I have a blog. It's just something for my friends and families, but I imagine it still sucks up a lot of energy. After all, Web sites have to bounce around servers and computers all over the place. I've seen some blogs with tickers to calculate their carbon footprint. Should I be concerned about mine?
Given all the equipment it takes to run the Internet and how quickly it is growing, it sure seems as if the Web would have an enormous environmental impact. Indeed, some folks now estimate that information technology accounts for a larger carbon footprint than that bugaboo of global-warming scolds everywhere, the airline industry. According to a recent government report (PDF), data centers—the rooms full of servers and network equipment that power the Web—account for about 1.5 percent of U.S. electricity usage per year. Journalist Nicholas Carr even suggested that the average Second Life avatar consumed as much energy as the average Brazilian.
But the Lantern believes these stats exaggerate the contribution of the Internet to global warming. At the peak of the Internet boom, some warned that the growing network would produce an untenable demand for electricity. Those claims—including the notion that an old-school Palm Pilot used as much electricity as a refrigerator, just to access its wireless network—have been rather thoroughly debunked. Moreover, it takes far less energy to transmit data than it does to move atoms. In other words, downloading an MP3 takes less energy than buying a CD, posting a book online allows readers to use less resources than printing a physical copy, and watching a conference online emits less carbon than attending in person. (For the Lantern's earlier take on reading newspapers online, click here.) Meanwhile, computers and computing equipment are getting substantially more energy-efficient every year.
The environmental impact of accessing a single article or song may have gone down, but people are now getting many, many more pieces of information. After all, most of today's bloggers weren't posting their thoughts on cafe bulletin boards 15 years ago. Even if it's more energy-efficient to post or download data online, that advantage could be overwhelmed by the massive amounts of new information.
Jonathan Koomey, the energy researcher who challenged the Palm Pilot theory, has now estimated how much energy it takes for one gigabyte of data to travel over the Internet. Along with another consultant named Cody Taylor, Koomey added up the electricity needed to run the servers hosting the data, the Internet backbone over which those data travel, and the network connections through which the data flow. (Their numbers don't include the energy used by end-user equipment—like home computers and wireless routers.) In total, they estimate that in 2006, it took, on average, between nine and 16 kWh of electricity to transmit a gigabyte of data. (Koomey and Taylor's research—published here [PDF]—was sponsored by an online-advertising firm.)

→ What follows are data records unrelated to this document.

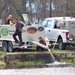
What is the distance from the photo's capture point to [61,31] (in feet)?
73.4

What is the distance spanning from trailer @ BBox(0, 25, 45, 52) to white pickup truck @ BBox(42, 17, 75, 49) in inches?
84.3

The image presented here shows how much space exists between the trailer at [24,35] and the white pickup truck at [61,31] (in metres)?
2.14

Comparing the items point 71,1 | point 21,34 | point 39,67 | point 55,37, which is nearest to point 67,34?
point 55,37

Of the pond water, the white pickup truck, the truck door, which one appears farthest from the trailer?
the pond water

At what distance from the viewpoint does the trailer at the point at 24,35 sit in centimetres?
1995

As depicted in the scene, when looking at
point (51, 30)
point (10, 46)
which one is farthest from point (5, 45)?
point (51, 30)

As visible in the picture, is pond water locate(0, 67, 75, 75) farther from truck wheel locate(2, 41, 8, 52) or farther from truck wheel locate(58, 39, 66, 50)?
truck wheel locate(58, 39, 66, 50)

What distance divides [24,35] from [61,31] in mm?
3199

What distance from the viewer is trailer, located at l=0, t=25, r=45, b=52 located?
19953mm

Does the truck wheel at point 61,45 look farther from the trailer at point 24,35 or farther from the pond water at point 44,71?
the pond water at point 44,71

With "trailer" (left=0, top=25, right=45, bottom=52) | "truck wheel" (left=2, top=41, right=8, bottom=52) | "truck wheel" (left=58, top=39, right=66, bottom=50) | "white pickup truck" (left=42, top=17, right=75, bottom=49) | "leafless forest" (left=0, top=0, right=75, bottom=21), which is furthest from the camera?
"leafless forest" (left=0, top=0, right=75, bottom=21)

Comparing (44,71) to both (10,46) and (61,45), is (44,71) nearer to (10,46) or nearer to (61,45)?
(10,46)

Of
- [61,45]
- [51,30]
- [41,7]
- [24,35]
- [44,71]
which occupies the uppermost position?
[41,7]

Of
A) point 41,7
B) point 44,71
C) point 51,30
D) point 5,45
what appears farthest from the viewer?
point 41,7
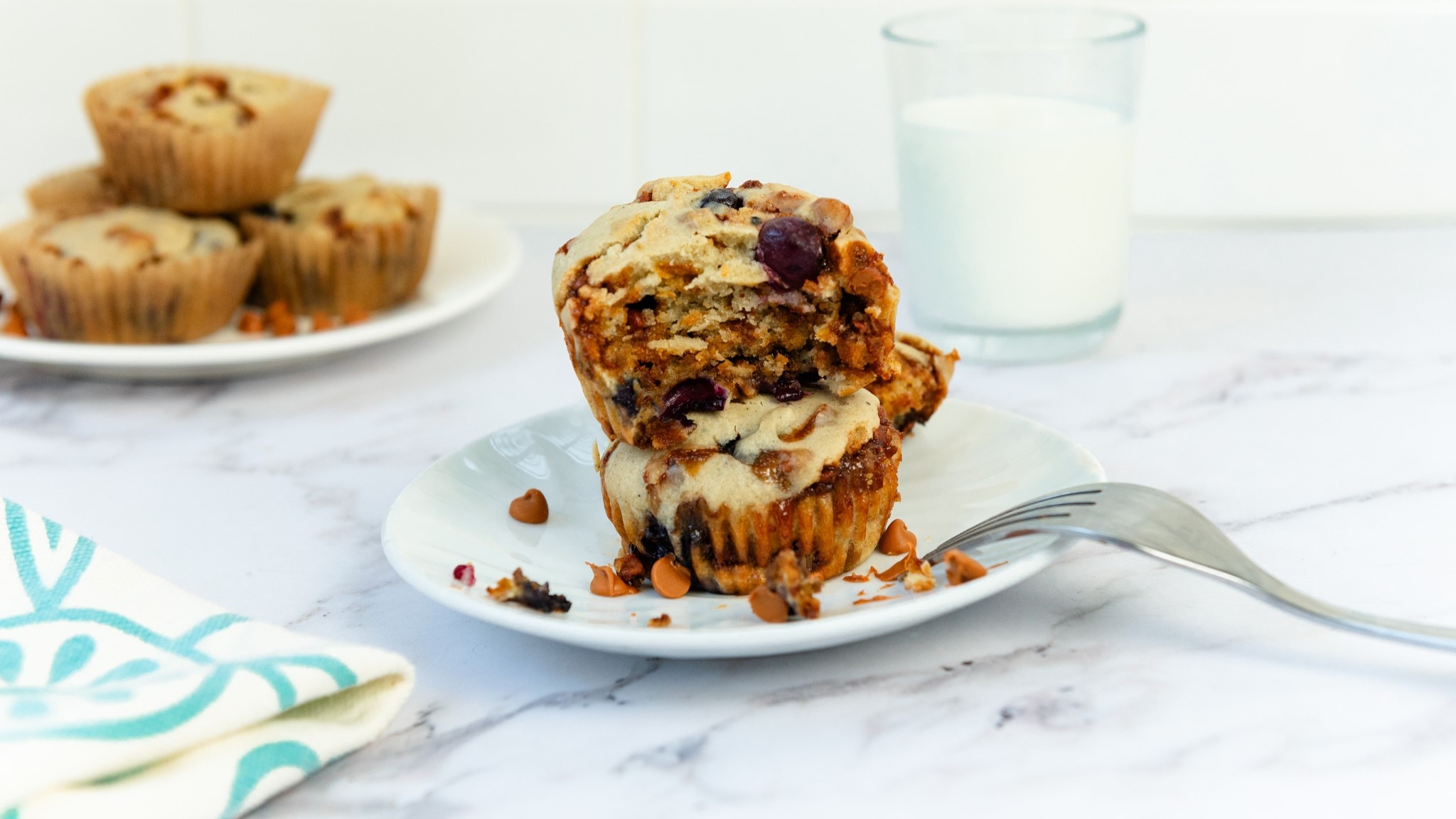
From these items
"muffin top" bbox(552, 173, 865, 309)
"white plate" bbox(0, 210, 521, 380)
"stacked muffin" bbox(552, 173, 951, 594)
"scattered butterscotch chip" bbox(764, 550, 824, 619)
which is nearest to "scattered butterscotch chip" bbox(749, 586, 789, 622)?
"scattered butterscotch chip" bbox(764, 550, 824, 619)

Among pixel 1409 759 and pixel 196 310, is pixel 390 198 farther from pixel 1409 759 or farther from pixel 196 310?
pixel 1409 759

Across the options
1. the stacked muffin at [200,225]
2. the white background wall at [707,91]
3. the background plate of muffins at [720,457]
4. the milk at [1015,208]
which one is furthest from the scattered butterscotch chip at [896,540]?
the white background wall at [707,91]

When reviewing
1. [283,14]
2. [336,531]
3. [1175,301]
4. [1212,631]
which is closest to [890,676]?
[1212,631]

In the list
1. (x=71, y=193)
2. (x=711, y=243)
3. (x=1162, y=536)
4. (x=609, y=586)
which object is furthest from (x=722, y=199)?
(x=71, y=193)

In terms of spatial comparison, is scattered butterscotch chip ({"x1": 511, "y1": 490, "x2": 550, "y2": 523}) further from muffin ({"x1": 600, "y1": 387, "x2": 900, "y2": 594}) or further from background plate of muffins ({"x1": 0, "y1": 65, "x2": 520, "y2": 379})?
background plate of muffins ({"x1": 0, "y1": 65, "x2": 520, "y2": 379})

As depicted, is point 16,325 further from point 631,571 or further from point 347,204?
point 631,571

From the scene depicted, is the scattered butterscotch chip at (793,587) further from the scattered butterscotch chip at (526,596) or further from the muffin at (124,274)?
the muffin at (124,274)
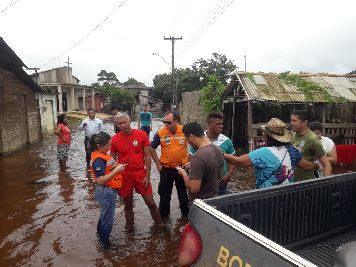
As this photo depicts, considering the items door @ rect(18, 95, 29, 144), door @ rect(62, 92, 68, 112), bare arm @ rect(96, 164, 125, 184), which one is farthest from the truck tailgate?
door @ rect(62, 92, 68, 112)

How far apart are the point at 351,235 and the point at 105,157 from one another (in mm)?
2995

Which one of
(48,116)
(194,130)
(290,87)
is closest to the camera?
(194,130)

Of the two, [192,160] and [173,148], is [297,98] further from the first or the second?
[192,160]

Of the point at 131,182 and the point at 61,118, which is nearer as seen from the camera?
the point at 131,182

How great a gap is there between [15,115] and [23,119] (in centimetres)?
121

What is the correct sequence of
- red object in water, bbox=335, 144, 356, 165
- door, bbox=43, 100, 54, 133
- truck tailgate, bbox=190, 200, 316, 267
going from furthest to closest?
door, bbox=43, 100, 54, 133 < red object in water, bbox=335, 144, 356, 165 < truck tailgate, bbox=190, 200, 316, 267

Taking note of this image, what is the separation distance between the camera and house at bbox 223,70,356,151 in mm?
11500

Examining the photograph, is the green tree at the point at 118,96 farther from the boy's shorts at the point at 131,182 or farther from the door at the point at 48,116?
the boy's shorts at the point at 131,182

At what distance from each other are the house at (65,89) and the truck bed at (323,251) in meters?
32.8

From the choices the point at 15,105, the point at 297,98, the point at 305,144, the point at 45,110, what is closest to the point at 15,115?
the point at 15,105

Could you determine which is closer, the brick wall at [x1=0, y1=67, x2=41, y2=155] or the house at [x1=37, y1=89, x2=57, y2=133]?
the brick wall at [x1=0, y1=67, x2=41, y2=155]

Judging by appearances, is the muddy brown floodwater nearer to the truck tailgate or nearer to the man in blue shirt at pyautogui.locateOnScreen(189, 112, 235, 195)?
the man in blue shirt at pyautogui.locateOnScreen(189, 112, 235, 195)

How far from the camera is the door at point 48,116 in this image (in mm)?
22489

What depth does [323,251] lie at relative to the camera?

What does that mean for your personal blog? In terms of direct pollution, the impact is likely to be pretty small. To provide a reference point, the popular blogging site WordPress said it transferred about 161,100 gigabytes of data last year across 3,132,606 active blogs. Do the math, and that adds up to only about 51 megabytes of data transferred per blog per year—a tiny amount. Of course, a given blogger's bandwidth will be much higher if he or she receives lots of traffic or posts large images and videos. But even those whose sites transfer a couple of gigabytes a month would be responsible for just a few hundred kilowatt-hours of electricity per year. Using somewhat outdated stats from the Department of Energy, that would put even one of those larger blogs somewhere in the range of the average household's microwave.
What kind of environmental impact does Slate have? Compared with a personal blog, ourcarbon footprint is pretty hefty. Slate'saverage daily bandwidth is somewhere around 280 gigabytes. Using Koomey and Taylor's 2006 numbers—which are simply Internet-wide averages—that would mean Slate's traffic is responsible for somewhere between 650 and 1,700 tons of CO2-equivalent per year. (That would be equivalent to the footprint of perhaps 50 Americans or one Material Girl.)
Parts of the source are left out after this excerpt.